Kathy G. Lubbers says it hasn’t been difficult finding her place in the world — a world in which everyone points her out as the daughter of Newt Gingrich, the former U.S. House speaker now fighting it out for the Republican presidential nomination.
“It hasn’t been so difficult as some might think,” Lubbers, 48, says. “It would have been much more difficult if I was a son. … I don’t have to walk in his footsteps like, maybe, a son might think he would need to. I don’t have to compete with my father. I don’t have to live up to what he’s done.”
She has come to be an indispensable piece in her father’s political and promotional machinery. Gingrich’s elder daughter, Lubbers is also the senior adviser of her father’s presidential campaign.
She was at his side on Friday during a news conference at the Doral Golf Resort & Spa.

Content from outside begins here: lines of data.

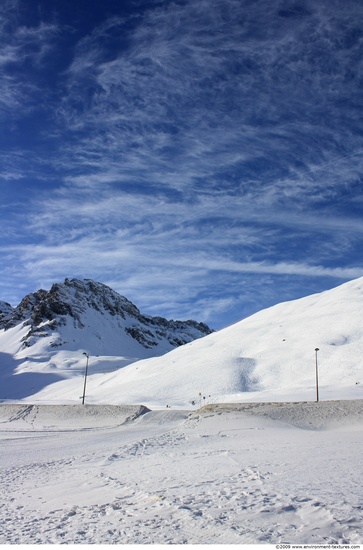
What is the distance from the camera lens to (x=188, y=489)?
1118cm

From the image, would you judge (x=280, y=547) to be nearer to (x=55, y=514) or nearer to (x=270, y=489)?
(x=270, y=489)

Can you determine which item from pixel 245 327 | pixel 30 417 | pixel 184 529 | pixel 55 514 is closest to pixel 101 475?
pixel 55 514

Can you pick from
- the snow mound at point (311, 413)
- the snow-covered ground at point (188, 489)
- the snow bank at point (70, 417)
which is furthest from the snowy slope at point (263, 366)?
the snow-covered ground at point (188, 489)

Unlike the rest of the campaign staff, Lubbers did not have to get on a flight to come to South Florida. She is a resident of Key Biscayne, where for 12 years she has shared a condominium with her husband, Paul Lubbers, and their Boston terrier, Flint.
In the last few days, Lubbers and her sister, Jackie Cushman, an author who lives in Atlanta, have publicly defended Gingrich from the statements of his second wife, Marianne Ginther, who alleges that he asked her for “an open marriage” after having an affair for six years with an aide who is now his third wife, Callista Bisek.
“It’s important for people to hear that it is not true,” Lubbers says. “When you hear it from his daughters, who should know, it’s very believable.”
Lubbers usually stays out of the public arena. She prefers keeping a low profile, going fishing when she is not campaigning or doing volunteer work as a national board member of the Atlanta-based Arthritis Foundation. She suffers from rheumatoid arthritis since she was 23.
She and Cushman, 45, are the daughters of Gingrich’s first marriage with Jackie Battley. Gingrich, 68, didn’t have other children with his next wives.
Gingrich and Battley met when the future congressman was studying at Emory University in Atlanta. Lubbers was born when he was 20 years old.
The girls grew up in Carrollton, Ga., as Baptists. They moved to Washington, D.C., in 1979, when Gingrich was elected to the U.S. House from Georgia. Lubbers was 15 and she worked as a volunteer in his campaign, giving her first news interview.
“I asked him what his advice was and he said before he speaks to a large crowd or at important events he always takes a moment to pray,” Lubbers says. “It demonstrates both his faith and his guidance to me as his daughter.”
Two years later, her parents divorced. That separation has also been used by Gingrich’s adversaries, who remind the public that he served divorce documents to Battley in 1980 while she was hospitalized successfully fighting cancer.
In response, Cushman wrote a column clarifying that her parents were already in the process of divorcing, at her mother’s request. Battley, now 75, lives outside Atlanta.
“Unfortunately, we know that over half of marriages in America end in divorce,” Lubbers says. “You are not going to unlove a parent and you have to have an open heart to forgive them and understand that they are people too.”
Lubbers studied religion at Davidson College in North Carolina. After graduating, she married Paul and opened a small coffee roasting plant in Greensboro, N.C., where he obtained his PhD in Coaching and Pedagogy. In 1999, Paul was hired by the United States Tennis Association, which has its training center in Key Biscayne.
In 2000, Lubbers began to work with her father as president of Gingrich Communications, a marketing and public relations firm that promotes Gingrich’s conservative ideology.
The company produces books authored by Gingrich, his television and radio presentations, as well as websites such as theamericano.com.
Lubbers resigned last year to devote herself full time to the campaign. She also owns a boutique talent management agency in Key Biscayne.
A long time ago, Lubbers accepted that she cannot escape her father’s shadow.
For their honeymoon in 1988, the Lubberses traveled to Alaska, close to the North Pole. At the hotel, there was a clock radio that awakened them in the morning.
“The alarm went off in the bedroom and it’s my father’s voice on the radio,” Lubbers recalls. “Oh my God, I went as far away as I could go and there he is.”